Factorisation

Hello, Pinsky!

Quote:

Factor: . $f(s) \:=\:s^3+12s^2+21s+10$

Answer: . $(s+1)^2(s+10)$ .

What is the procedure?

We are expected to be familiar with two theorems . . .

[1] The rational roots of a polynomial are of the form $\frac{n}{d}$
. . .where $n$ is a factor of the constant term and $d$ is a factor of the leading coefficient.

Our polynomial has a constant term 10 with factors: . $\pm1,\:\pm2,\:\pm5,\:\pm10$
. . and leading coefficient 1 with factors: . $\pm1$
Hence, the only possible rational roots are: . $\pm1,\:\pm2,\:\pm5,\:\pm10$

[2] If $f(a) = 0$ , then $(x-a)$ is a factor of $f(x).$

We find that: . $f(\text{-}1) \:=\:(\text{-}1)^3 + 12(\text{-}1)^2 + 21(\text{-}1) + 10 \:=\:0$
. . Hence, $(s+1)$ is a factor.

Using long or synthetic division: . $f(s) \:=\:(s+1)(s^2+11s + 10)$

. . And that quadratic factors: . $s^2+11s + 10 \:=\:\overbrace{(s+1)(s+10)}$

Therefore: . $f(s) \;=\;(s+1)^2(s+10)$

§ **TASK INSTRUCTIONS**
Reproduce the part of the factoring post that opens with the words containing "Hello, Pinsky!" and closes with "theorems . . .", switching "procedure" to "method". Rely on the factoring post alone.

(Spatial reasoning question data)
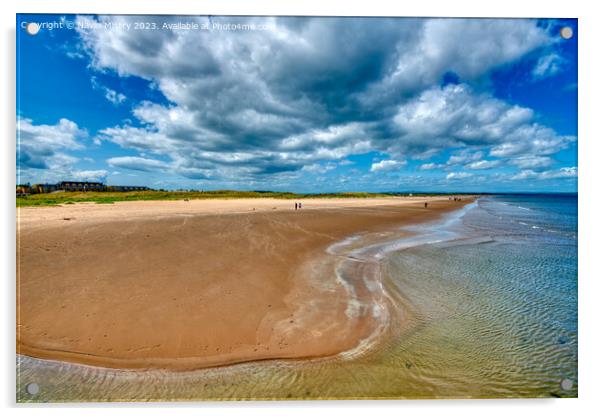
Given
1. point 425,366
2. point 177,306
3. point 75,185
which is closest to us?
point 425,366

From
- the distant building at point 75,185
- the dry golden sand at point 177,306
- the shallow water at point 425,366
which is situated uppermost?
the distant building at point 75,185

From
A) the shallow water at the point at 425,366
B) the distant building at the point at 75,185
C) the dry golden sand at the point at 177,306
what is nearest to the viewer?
the shallow water at the point at 425,366

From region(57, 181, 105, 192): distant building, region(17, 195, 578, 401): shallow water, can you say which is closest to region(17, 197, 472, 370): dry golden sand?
region(17, 195, 578, 401): shallow water

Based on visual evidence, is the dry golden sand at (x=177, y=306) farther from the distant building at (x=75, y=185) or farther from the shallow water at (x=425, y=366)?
the distant building at (x=75, y=185)

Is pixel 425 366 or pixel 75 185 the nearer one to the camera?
pixel 425 366

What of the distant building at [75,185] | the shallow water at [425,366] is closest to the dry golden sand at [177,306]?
the shallow water at [425,366]

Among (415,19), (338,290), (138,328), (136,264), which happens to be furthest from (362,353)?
(136,264)

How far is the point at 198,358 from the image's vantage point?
334 centimetres

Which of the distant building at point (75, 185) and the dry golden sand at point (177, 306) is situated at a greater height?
the distant building at point (75, 185)

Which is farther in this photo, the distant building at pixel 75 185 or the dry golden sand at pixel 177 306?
the distant building at pixel 75 185

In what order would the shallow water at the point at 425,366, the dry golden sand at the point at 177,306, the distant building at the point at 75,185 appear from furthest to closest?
1. the distant building at the point at 75,185
2. the dry golden sand at the point at 177,306
3. the shallow water at the point at 425,366

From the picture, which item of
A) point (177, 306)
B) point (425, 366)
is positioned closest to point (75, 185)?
point (177, 306)

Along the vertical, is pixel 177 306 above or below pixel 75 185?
below

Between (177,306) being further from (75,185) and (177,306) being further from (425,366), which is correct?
(75,185)
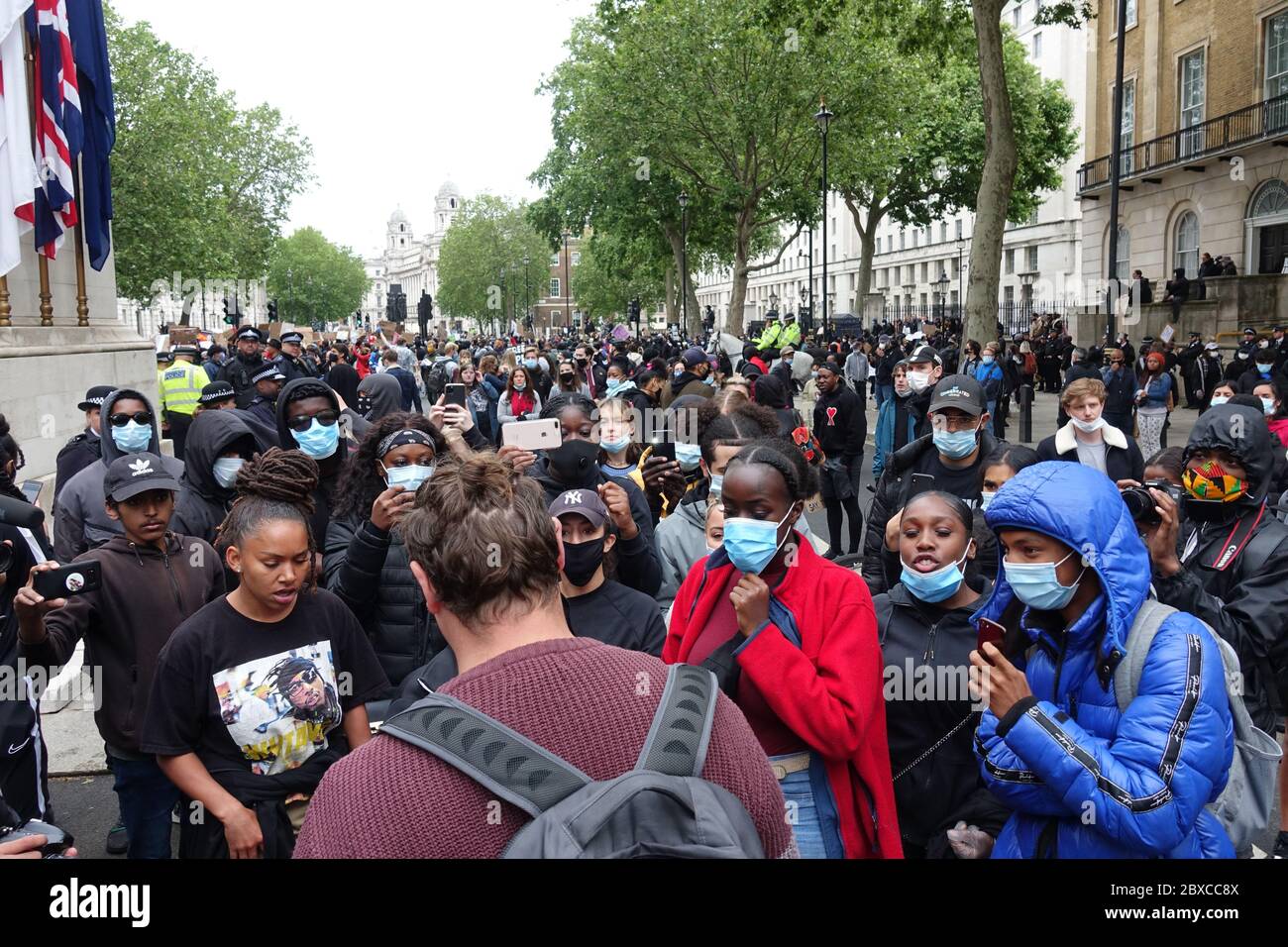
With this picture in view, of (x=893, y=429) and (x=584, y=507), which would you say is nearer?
(x=584, y=507)

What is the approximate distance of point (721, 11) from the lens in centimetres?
3294

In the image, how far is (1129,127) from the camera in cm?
3575

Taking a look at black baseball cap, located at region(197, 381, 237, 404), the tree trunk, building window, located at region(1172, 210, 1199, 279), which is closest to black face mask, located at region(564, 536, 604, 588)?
black baseball cap, located at region(197, 381, 237, 404)

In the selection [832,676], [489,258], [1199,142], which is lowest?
[832,676]

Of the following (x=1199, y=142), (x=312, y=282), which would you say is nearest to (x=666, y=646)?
(x=1199, y=142)

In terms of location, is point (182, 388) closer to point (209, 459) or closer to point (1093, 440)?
point (209, 459)

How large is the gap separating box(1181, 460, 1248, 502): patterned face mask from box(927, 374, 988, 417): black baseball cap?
4.50 ft

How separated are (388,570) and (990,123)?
1581 cm

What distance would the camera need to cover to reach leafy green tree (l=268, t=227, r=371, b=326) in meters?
103

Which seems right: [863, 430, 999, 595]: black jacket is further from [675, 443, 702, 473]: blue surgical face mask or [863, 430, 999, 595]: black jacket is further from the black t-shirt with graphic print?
the black t-shirt with graphic print

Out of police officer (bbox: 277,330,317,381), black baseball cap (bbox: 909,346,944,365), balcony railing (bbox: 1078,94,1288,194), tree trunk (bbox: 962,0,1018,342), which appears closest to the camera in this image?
black baseball cap (bbox: 909,346,944,365)

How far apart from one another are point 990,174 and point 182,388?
1280 cm
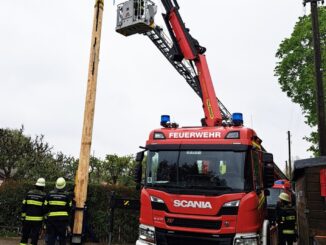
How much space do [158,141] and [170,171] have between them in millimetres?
774

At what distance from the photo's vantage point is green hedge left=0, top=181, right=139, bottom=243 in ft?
42.4

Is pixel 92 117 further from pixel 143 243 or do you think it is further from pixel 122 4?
pixel 122 4

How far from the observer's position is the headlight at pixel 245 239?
248 inches

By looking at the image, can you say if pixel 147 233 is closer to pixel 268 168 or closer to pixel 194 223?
pixel 194 223

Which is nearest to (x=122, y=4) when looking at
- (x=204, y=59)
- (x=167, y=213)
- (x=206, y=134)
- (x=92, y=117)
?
(x=204, y=59)

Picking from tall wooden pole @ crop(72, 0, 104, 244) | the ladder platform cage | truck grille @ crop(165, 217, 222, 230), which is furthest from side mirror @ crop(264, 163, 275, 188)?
the ladder platform cage

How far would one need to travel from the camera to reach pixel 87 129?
789 centimetres

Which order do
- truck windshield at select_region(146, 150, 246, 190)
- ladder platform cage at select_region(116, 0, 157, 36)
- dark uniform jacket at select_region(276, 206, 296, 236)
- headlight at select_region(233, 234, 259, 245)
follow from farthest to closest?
ladder platform cage at select_region(116, 0, 157, 36) → dark uniform jacket at select_region(276, 206, 296, 236) → truck windshield at select_region(146, 150, 246, 190) → headlight at select_region(233, 234, 259, 245)

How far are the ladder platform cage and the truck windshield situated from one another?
9469 millimetres

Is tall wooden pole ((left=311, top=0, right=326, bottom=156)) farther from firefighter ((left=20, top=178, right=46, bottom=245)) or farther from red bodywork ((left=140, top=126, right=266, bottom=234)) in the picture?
firefighter ((left=20, top=178, right=46, bottom=245))

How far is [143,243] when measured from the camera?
6.99 metres

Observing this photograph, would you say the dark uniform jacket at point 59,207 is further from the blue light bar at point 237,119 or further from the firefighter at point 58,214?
the blue light bar at point 237,119

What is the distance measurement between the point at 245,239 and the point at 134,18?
38.5 ft

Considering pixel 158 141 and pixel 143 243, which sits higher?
pixel 158 141
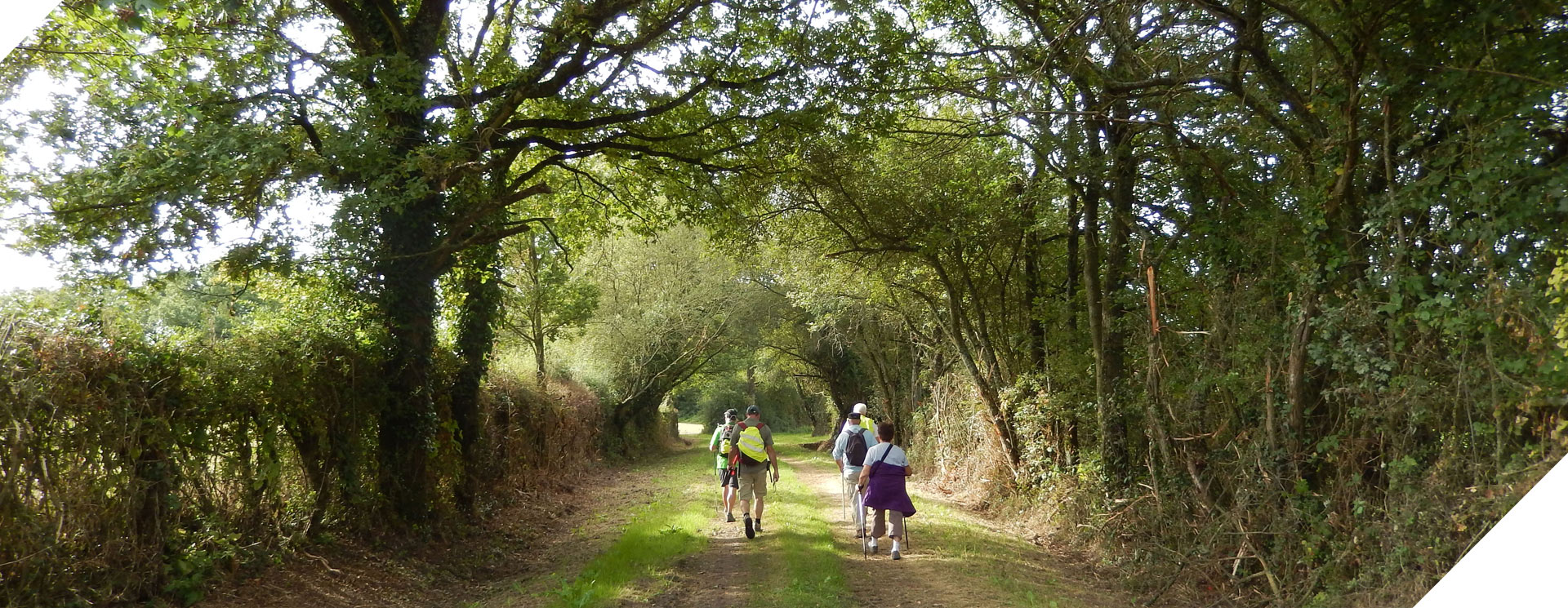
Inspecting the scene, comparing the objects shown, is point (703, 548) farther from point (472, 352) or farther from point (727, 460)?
point (472, 352)

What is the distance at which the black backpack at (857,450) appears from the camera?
10891mm

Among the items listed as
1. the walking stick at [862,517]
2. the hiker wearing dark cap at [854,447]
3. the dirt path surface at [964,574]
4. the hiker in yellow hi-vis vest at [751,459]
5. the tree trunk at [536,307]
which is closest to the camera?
the dirt path surface at [964,574]

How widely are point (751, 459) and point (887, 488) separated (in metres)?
2.35

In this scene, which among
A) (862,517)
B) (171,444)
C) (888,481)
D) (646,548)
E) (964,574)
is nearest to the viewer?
(171,444)

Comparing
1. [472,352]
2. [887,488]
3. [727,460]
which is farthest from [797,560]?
[472,352]

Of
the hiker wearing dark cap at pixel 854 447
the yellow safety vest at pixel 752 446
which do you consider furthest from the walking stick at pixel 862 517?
the yellow safety vest at pixel 752 446

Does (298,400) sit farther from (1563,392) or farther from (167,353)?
(1563,392)

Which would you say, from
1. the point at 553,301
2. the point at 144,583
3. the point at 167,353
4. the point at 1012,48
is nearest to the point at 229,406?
the point at 167,353

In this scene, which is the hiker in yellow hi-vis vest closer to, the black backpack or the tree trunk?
the black backpack

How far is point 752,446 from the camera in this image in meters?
11.5

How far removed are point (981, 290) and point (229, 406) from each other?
11805mm

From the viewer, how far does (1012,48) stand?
8.53m

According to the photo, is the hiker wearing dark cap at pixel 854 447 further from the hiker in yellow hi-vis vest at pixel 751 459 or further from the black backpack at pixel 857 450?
the hiker in yellow hi-vis vest at pixel 751 459

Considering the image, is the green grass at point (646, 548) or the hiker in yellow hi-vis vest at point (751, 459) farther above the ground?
the hiker in yellow hi-vis vest at point (751, 459)
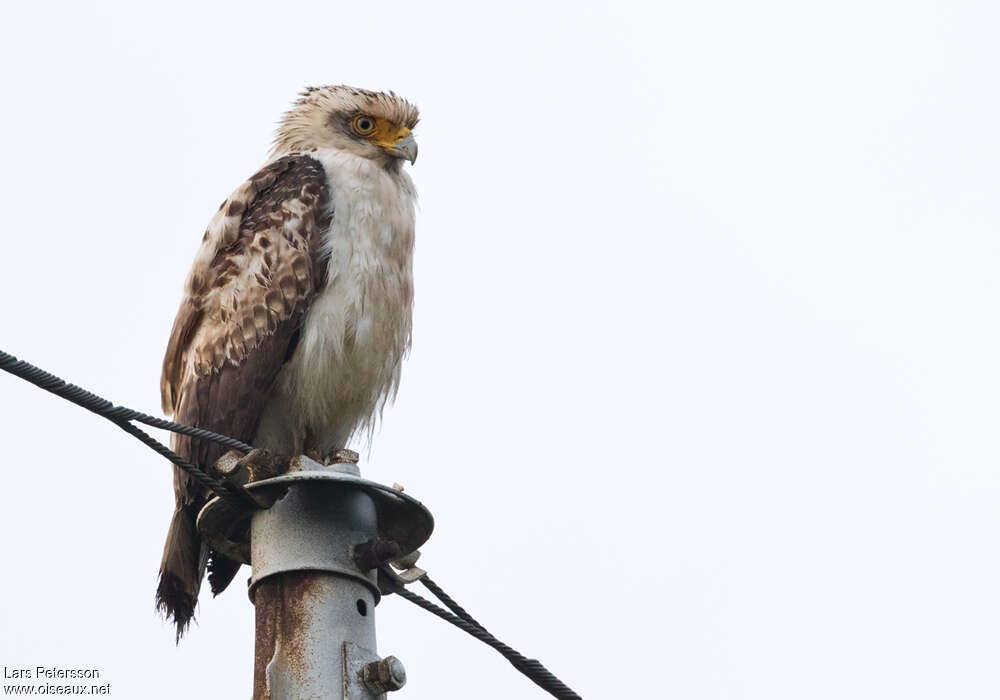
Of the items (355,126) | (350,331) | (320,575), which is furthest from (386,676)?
(355,126)

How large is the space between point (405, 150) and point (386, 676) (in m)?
4.25

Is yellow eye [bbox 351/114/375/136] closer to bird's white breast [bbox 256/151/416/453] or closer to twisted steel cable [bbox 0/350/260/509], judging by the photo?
bird's white breast [bbox 256/151/416/453]

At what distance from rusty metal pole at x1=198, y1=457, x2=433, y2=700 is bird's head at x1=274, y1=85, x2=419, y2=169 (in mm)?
3219

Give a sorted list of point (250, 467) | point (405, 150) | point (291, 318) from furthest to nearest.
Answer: point (405, 150) → point (291, 318) → point (250, 467)

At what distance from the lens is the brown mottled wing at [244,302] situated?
702cm

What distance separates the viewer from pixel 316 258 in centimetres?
727

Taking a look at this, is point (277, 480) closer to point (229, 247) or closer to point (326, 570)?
point (326, 570)

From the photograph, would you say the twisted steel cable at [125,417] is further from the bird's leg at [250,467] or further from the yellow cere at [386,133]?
the yellow cere at [386,133]

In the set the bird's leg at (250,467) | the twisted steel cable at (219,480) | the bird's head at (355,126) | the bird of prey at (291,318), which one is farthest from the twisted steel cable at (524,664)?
the bird's head at (355,126)

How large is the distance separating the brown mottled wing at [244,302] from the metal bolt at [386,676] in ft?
6.80

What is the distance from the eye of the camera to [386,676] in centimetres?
473

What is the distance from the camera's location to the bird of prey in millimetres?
7047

§ **ANSWER TO THE PROBLEM**
Hello, Pinsky!

Quote:

Factor: . $f(s) \:=\:s^3+12s^2+21s+10$

Answer: . $(s+1)^2(s+10)$ .

What is the method?

We are expected to be familiar with two theorems . . .